Jusqu'à ses seize ans, tout sembla se passer normalement à ceci près que les relations avec James n'étaient plus au beau fixe. Dès qu'il en avait l'occasion, il lui faisait des reproches et ça partait toujours en disputes entre eux deux. Le père était à bout de force, il voulait que son fils quitte la maison pour que tout cela se calme, tant pis s'il se retrouvait seul. Il n'était plus tout jeune, il ne pouvait plus supporter toute cette pression et toute cette colère. Mais bien sûr, esprit de contradiction qu'il était, Jude restait... Dans le plus grand secret donc, James organisa un mariage entre son fils et une fille très bien qui possédait une dot assez sympathique. Jude fut au courant au dernier moment, il n'avait jamais vu sa femme avant le mariage. Elle était assez jolie certes mais ça ne l'empêcha pas d'éclater dans une colère noire ; mais ce jour-là, il ne fut pas celui qui fut frappé mais celui qui frappa et ça, son père s'en rappellerait toujours. Le mariage eut tout de même lieu pour la simple et bonne raison que, finalement, Jude non plus ne voulait plus rester avec son père mais il ne pouvait se résigner à lui faire plus de mal que ce qu'il venait de faire.
Jamais Jude n'éprouva le moindre sentiment pour sa femme. Cela dit, pour faire taire les gens qui les entouraient, il lui prit sa virginité. Ce fut la seule fois où il la toucha de la sorte. Non pas qu'il n'avait pas aimé mais il ne voulait rien faire avec elle, il ne l'avait pas choisie, aussi jolie soit-elle. Pour la jeune femme, Sarah, il était clair que ce n'était pas la vie rêvée. Jamais son mari n'était présent puisque tous les soirs il sortait pour aller elle ne savait où... Lui savait... Entre une fille croisée au coin d'une rue, la fille de la voisine ou les putains de la taverne deux rues plus loin, il était occupé tous les soirs.

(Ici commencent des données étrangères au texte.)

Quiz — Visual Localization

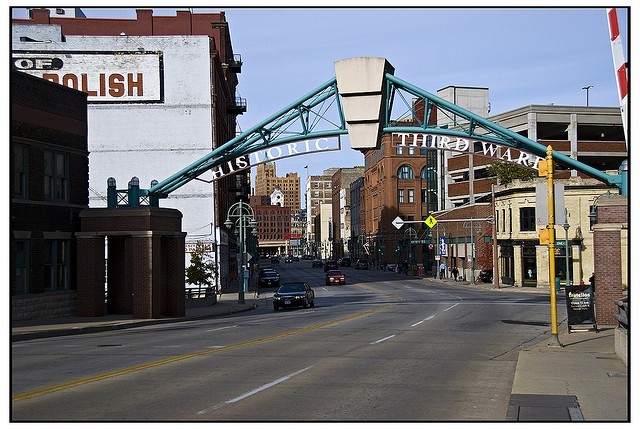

Bien des années passèrent avec ce train de vie où Jude ne travaillais pas ni sa femme, où ils ne se voyaient que le jour car la nuit, Jude sortait et d'après lui, la nuit, il vivait... Il ne voyait plus son père pour qui il éprouvait de la rancœur. D'après ce qu'on savait, aucun évènement du même acabit que le coq ne se produisit .... D’APRÈS CE QU'ON SAVAIT ! Jude n'en parla jamais et personne ne saura donc.
Plus ça allait et plus la vie que Jude menait le lassait. Oui il aimait sortir avec des tas de filles et leur donner du plaisir mais il voulait plus, bien plus ... Et surtout, il ne voulait plus de sa femme qui l'ennuyait tous les jours. A défaut de coucher avec lui, elle voulait faire des balades romantiques ou des activités à deux. Non ... clairement non ; ce n'était pas fait pour Jude. Las donc, il décida d'en finir avec tout cela. Le jour de ses trente ans, sa femme lui avait préparé une surprise. Elle l'attendait dans la chambre dans une petite tenue dénudée, bien décidée à revivre leur première nuit d'amour mais en lui donnant cette fois un héritier. Jude n'en voulait pas, les enfants ne causaient que des soucis... Et déjà qu'il ne voulait pas de la mère alors l'enfant ? Certainement pas. Cela dit, fourbe qu'il est, il s'approcha d'elle, un regard avide... Mais ce n'était pas d'attente de l'amour mais plutôt ... d'attente de tuer. Il lui attrapa la nuque tendrement et déposa un baiser dans son cou puis, passant les doigts dans ses cheveux, les entremêlant, il serra brusquement tout en plaquant sa main libre sur la bouche de la jeune femme. Elle ne pourrait pas crier. Personne ne l'entendrait mais elle souffrirait, c'était certain. Le baiser dans son cou se transforma en morsure et il mordait si fort qu'une goute de sang coula le long de sa poitrine dénudée. Non, il n'était pas encore vampire, il ne croyait même pas à ses choses là mais le goût du sang lui avait toujours plu et celui-ci était délectable.
Trouvant un objet pointu - une aiguille à tricot - non loin du lit, il le planta à plusieurs reprises dans l'abdomen de sa femme. Du sang s'en échappa et Jude en fut recouvert. C'était étrange certes mais il aimait ça. C'était un plaisir pour lui que d'avoir le sang de quelqu'un d'autre sur le corps. Quand Sarah rendit son dernier souffle, il la regarda avec un peu de recul... A présent, il la trouvait belle ...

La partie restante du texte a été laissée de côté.